▸ **読解用抜粋**:
研究紹介
ペプチド核酸(PNA)による遺伝子制御
第1話「ルテニウム錯体連結によるPNAのinvasion効率向上」
PNAは二本鎖状態のDNAに対して、配列選択的に結合するdouble duplex invasionという魅力的な特徴があるが、生体内での応用にはいくつかの課題がある。その1つに、「生体内環境でのインベージョン効率が低い」という点である。生体内環境では非常に塩濃度が高く、電荷の反発が抑えられる。通常、DNA/DNA二本鎖はDNAのリン酸骨格による負電荷による静電反発が不安定性に繋がっているが、高塩濃度環境では、静電反発が緩和されDNA/DNA二本鎖がより強固になる。そのため、DNA/PNA相互作用に基づく、PNAによるインベージョンの効率が低くなってしまう問題がある。
この問題を解決するために、我々はDNAと疎水性相互作用、静電的相互作用をすることが知られているルテニウム錯体(Ru(phen)3)に着目し、DNA/PNA相互作用の強化を目指し、ルテニウム錯体含有PNAの設計を行った。興味深いことに、ルテニウム錯体のPNAへの導入位置、リンカーの長さによって、インベージョン効率が変化し、最適な分子設計では、期待通りに高塩濃度の生体内環境においても標的DNA二重らせんの目的配列に侵入し、安定なインベージョン複合体を形成した。一般的に標的DNAとの結合力を増強すると、目的配列以外への望まぬ結合が起こる確率が高まってしまうことが多いが、我々が設計したルテニウム錯体連結PNAは1塩基のミスマッチも認識して、全くインベージョン複合体を形成しなかった。
詳しくはこちらの論文をご参照下さい。
- M. Hibino, Y. Aiba, Y. Watanabe, O. Shoji "Peptide Nucleic Acid Conjugated with Ru‐complex Stabilizing Double‐Duplex Invasion Complex Even under Physiological Conditions" , ChemBioChem, 19, 1601-1604(2018).

▸ **作業依頼 A**:
上の抜粋について、次の(i)〜(iii)の記述がそれぞれ内容と一致するかを「はい」か「いいえ」で判定し、根拠となる抜粋の語句をそのまま引用してください。
(i) 生体内環境は塩濃度が低い。
(ii) ルテニウム錯体のPNAへの導入位置やリンカーの長さによって、インベージョン効率が変わった。
(iii) 設計されたルテニウム錯体連結PNAは、1塩基のミスマッチがある配列にもインベージョン複合体を形成した。
▸ **作業依頼 B**: 上の抜粋に基づき、生体内環境でPNAのインベージョン効率が低くなる理由を1〜3文で説明してください。
▸ **作業依頼 C**:
上の抜粋から、次の問いに答えてください。
(i) PNAが二本鎖状態のDNAに配列選択的に結合する特徴は何と呼ばれていますか。
(ii) 着目したルテニウム錯体は、括弧内でどのように表記されていますか。
(iii) 紹介されている論文が掲載された雑誌名は何ですか。
この後に続く資料は、抜粋とは関係のない別の資料です。

収集データ項目:
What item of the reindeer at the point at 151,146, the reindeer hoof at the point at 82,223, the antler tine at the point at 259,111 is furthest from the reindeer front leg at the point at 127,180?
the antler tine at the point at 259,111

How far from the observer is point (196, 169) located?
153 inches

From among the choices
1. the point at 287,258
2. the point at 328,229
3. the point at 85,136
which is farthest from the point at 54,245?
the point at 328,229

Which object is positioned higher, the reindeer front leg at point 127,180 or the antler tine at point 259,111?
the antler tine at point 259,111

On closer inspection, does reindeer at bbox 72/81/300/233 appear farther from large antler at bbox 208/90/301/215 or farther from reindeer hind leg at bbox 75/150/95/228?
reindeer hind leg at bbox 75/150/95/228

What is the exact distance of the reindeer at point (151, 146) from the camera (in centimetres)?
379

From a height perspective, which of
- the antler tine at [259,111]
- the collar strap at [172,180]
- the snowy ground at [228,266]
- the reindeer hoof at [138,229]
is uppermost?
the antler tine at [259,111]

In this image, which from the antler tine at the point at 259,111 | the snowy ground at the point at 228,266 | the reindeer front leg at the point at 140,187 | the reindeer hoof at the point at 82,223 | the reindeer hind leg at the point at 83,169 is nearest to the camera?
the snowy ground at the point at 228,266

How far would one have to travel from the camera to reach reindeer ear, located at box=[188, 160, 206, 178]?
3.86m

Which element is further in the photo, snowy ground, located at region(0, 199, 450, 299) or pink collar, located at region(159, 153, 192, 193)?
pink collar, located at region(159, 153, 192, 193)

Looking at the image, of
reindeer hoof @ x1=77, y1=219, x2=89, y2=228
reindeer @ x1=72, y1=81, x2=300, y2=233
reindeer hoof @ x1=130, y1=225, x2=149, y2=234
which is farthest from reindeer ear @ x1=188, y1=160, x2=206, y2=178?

▸ **問題解答 A**:
(i) いいえ:「生体内環境では非常に塩濃度が高く」
(ii) はい:「ルテニウム錯体のPNAへの導入位置、リンカーの長さによって、インベージョン効率が変化し」
(iii) いいえ:「1塩基のミスマッチも認識して、全くインベージョン複合体を形成しなかった」

▸ **問題解答 B**: 生体内環境は塩濃度が高く、DNAのリン酸骨格の負電荷による静電反発が緩和されます。そのため、DNA/DNA二本鎖がより強固になります。その結果、DNA/PNA相互作用に基づくPNAのインベージョンの効率が低くなります。

▸ **問題解答 C**:
(i) double duplex invasion
(ii) Ru(phen)3
(iii) ChemBioChem